Supercar Showdown: McLaren’s 600LT Spider vs. Lamborghini’s Huracán Evo

McLaren and Lamborghini rev up their battle of the supercars.

Lift Off:

Mclaren’s 600LT Spider Is Light Enough to Fly

Call me Maverick. There are not many machines that can outgun McLaren’s new 600LT Spider when it’s firing down the back straight at a racetrack in the Arizona desert. An F-35 Lightning II fighter jet, however, is one of them.

Three F-35s take off in formation from Luke Air Force Base, just outside Phoenix, AZ. The main runway is directly behind the racetrack and visible from the driver’s seat of the McLaren. Even inside the car, the roar from the fighter jets on full afterburners drowns out every other sound. We just got Top Gun-ned.

As far as land-based machines go, however, McLaren’s new drop-top track-day toy is about as speedy as they come, and not just in a straight line. Like all of McLaren’s LT “Longtail” models, the 600 is all about ripping around corners and pulling maximum G-forces on the racetrack. It’s lighter, faster, wider, and stiffer than the 570S. The car’s carbon tub was so stiff, in fact, that they chopped the roof off without having to add any additional structural bracing.

McLaren is obsessive about lightness. It’s the motorsport pedigree. Weight is shed everywhere: titanium wheel bolts save 0.42 kilos, the carbon fenders, 1.2 kilos — the list goes on like this. Ultimately, they stripped out 100 kilograms from the already-featherweight 570 Spider.

The LT is fully street-legal, but using it as daily transport is like using an F-35 for a long-haul across the Atlantic. The carbon bucket seats grip you tightly. The 3.8-litre twin-turbo V8 — here, tuned up to 592 horsepower — barks through a new top-exit exhaust. If you squint, you can imagine they’re afterburners. Punch it, and the rear-wheel drive LT rips from 0–100 km/h in 2.9 seconds.

For the money, there’s nothing else as furious, as focused, as sharp as the LT. There’s no delay, no slack to any of the controls. It’s a precision instrument. You’d better be ready when the turbocharged torque hits, because it can easily overwhelm the Pirelli Trofeo R tires. The good news is that you’ll feel it coming, because the car speaks to you through the controls. It’s so intuitive that any pilot can jump in and fly into the danger zone.

The Good Twin:

The Evo May Look Like Its Predecessor. But Don’t Be Fooled

The old Lamborghini Huracán wasn’t a bad car. But put it head-to-head against the revised Huracán Evo on a slalom course or the Formula One circuit in Bahrain — as we did — and you’d swear the Evo feels not just better, but like an entirely new car.
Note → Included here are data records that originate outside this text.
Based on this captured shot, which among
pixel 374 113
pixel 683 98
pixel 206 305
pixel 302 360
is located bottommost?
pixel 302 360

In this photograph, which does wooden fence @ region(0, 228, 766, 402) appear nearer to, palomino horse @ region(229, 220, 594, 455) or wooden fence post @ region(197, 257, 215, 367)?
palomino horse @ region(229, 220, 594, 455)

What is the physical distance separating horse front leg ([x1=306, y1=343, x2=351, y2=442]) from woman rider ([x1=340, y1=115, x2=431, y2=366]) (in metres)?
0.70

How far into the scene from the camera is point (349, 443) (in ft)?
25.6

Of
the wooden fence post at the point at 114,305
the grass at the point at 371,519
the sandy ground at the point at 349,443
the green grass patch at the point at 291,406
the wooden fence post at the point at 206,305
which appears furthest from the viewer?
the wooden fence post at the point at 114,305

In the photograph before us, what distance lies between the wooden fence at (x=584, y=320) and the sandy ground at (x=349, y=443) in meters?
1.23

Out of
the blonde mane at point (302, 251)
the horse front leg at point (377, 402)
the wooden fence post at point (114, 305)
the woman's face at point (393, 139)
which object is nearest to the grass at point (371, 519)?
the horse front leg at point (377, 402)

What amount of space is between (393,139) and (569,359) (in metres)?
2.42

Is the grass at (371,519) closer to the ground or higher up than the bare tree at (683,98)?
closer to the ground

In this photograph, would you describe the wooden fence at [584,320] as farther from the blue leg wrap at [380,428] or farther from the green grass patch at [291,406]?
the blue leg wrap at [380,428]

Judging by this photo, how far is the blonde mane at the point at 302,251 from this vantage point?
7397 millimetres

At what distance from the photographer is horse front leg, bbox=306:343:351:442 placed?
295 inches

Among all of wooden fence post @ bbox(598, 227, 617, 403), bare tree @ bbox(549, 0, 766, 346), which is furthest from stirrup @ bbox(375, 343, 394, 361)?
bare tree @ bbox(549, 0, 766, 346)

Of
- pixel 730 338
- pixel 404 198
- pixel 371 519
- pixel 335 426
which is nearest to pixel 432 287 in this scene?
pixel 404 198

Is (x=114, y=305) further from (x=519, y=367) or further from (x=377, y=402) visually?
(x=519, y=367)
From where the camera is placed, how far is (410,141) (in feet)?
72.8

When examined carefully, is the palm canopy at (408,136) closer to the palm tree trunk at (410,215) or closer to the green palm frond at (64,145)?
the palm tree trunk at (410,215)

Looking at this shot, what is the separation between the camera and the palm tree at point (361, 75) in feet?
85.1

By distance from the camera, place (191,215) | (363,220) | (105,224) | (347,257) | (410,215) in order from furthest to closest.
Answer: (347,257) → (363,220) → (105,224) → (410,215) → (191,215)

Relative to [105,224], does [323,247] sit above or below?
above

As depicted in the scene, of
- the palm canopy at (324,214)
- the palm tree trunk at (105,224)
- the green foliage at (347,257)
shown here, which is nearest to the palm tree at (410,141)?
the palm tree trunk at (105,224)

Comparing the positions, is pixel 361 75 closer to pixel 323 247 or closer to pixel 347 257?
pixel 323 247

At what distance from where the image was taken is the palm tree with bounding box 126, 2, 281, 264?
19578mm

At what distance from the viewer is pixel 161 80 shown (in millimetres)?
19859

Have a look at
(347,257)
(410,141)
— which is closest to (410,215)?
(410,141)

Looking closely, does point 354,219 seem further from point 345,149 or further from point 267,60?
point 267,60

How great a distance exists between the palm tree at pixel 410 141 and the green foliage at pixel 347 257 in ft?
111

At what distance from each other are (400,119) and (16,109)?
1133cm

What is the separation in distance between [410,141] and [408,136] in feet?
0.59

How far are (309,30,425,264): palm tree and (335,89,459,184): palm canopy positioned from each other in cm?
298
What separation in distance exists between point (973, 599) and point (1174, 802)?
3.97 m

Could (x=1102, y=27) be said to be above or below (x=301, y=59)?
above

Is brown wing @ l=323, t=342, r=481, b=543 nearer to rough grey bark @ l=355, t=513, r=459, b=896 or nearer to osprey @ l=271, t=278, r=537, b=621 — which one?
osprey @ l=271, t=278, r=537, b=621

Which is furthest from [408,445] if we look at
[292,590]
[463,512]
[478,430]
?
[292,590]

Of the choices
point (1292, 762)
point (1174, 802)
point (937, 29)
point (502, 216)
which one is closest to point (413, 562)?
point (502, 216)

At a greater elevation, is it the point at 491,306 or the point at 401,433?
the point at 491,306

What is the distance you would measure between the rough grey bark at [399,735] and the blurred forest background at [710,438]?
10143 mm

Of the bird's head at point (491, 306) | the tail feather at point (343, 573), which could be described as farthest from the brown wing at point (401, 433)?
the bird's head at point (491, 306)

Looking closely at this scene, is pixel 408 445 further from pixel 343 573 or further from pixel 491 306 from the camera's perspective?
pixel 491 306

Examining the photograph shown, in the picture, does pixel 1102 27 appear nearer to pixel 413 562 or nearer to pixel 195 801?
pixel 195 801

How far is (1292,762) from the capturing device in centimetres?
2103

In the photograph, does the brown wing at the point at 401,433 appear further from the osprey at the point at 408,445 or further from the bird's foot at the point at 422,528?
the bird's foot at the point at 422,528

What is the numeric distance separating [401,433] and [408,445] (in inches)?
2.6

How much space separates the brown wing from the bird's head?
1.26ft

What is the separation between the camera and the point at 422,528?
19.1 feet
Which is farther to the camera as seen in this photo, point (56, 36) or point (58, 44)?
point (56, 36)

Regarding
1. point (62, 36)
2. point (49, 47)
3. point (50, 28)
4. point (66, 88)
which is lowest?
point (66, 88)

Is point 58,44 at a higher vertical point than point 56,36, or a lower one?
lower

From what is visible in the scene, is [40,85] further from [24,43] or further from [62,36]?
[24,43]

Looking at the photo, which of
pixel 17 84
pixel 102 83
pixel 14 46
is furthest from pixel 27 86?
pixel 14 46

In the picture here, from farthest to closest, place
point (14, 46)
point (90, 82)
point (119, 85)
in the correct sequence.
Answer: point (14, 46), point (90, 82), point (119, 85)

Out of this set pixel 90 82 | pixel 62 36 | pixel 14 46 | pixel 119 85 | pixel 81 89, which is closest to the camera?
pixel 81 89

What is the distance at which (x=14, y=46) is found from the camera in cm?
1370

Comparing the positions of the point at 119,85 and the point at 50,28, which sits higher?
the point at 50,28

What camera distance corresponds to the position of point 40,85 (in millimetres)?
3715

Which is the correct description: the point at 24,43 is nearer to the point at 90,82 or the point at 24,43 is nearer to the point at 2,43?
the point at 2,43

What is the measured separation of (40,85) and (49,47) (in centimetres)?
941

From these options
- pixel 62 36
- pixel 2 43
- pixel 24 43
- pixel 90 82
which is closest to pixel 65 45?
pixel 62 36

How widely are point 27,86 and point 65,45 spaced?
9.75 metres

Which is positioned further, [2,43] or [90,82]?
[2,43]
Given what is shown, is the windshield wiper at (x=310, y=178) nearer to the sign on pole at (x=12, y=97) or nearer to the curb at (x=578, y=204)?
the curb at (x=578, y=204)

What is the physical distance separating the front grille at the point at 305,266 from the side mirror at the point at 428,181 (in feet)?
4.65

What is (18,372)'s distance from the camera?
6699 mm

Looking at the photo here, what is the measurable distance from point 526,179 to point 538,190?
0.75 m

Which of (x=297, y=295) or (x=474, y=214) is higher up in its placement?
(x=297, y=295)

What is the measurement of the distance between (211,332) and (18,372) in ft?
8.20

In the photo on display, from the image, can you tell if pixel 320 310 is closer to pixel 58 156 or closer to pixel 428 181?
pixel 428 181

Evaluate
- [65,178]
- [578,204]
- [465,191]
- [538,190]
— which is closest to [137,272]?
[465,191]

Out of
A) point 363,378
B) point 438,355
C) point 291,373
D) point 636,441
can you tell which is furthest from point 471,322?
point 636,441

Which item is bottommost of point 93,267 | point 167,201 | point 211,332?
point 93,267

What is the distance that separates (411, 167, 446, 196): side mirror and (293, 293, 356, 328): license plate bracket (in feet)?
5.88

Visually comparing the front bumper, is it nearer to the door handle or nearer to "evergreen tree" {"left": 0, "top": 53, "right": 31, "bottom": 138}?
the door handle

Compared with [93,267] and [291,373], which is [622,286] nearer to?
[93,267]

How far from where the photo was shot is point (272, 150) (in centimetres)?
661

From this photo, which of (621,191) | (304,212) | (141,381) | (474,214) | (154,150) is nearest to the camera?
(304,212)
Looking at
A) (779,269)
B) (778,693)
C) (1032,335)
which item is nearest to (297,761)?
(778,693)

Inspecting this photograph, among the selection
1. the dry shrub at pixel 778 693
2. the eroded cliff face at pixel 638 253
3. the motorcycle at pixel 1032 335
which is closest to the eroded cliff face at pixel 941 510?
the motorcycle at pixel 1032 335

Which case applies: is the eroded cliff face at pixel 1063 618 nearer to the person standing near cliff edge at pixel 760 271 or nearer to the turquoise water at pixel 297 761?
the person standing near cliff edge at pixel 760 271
It’s weird, because, from the outside, the old Huracán and new Huracán Evo might as well be identical twins. But the Evo attacked the slalom course, whereas the old car felt a bit like it was being attacked. The new car’s front end just sticks, instead of edging into understeer. A blip of the throttle now wakes up the rear end, bringing the whole chassis to life. The old car preferred to corner neutrally, as if on rails, which is fast but not especially fun. The Evo on the other hand, will happily drift on command, smoking tires and shaking its tail like an overexcited puppy. Changing direction, it feels so much lighter and smaller, pivoting around the driver.

None of this makes sense. The Evo is not smaller or lighter. Yes, it now has more power — taking the 631 hp, 5.2-litre V10 from the Huracán Performante — but that doesn’t explain the handling transformation. We spoke to Lamboghini’s engineers, who explained the magic is largely thanks to a new computerized brain that controls every piece of active tech: suspension, engine, four-wheel drive, brakes, stability control, and on and on. The brain — Lamborghini Dinamica Veicolo Integrata — also controls a new rear-wheel steering system, which no other car in this class has. The Evo’s new computer brain effectively predicts what the driver intends in a feed-forward loop. I intended to come off as a driving god, and that’s what the Evo made me feel like. The fear with digital systems like this is that the car will feels artificial, but that’s not the case here.

The team’s goal, said Lambo’s R&D boss Maurizio Reggiani, was to make a car that was as thrilling as it looked, one in which every single horsepower can be used to make the car more fun. Lamborghini transformed its entry-level supercar from a quick-ish boulevard cruiser into a bona fide, hooligan-friendly supercar. Combine that with the spine-tingling noise from the V10, and you’ve got our favourite Lamborghini since, well, maybe ever.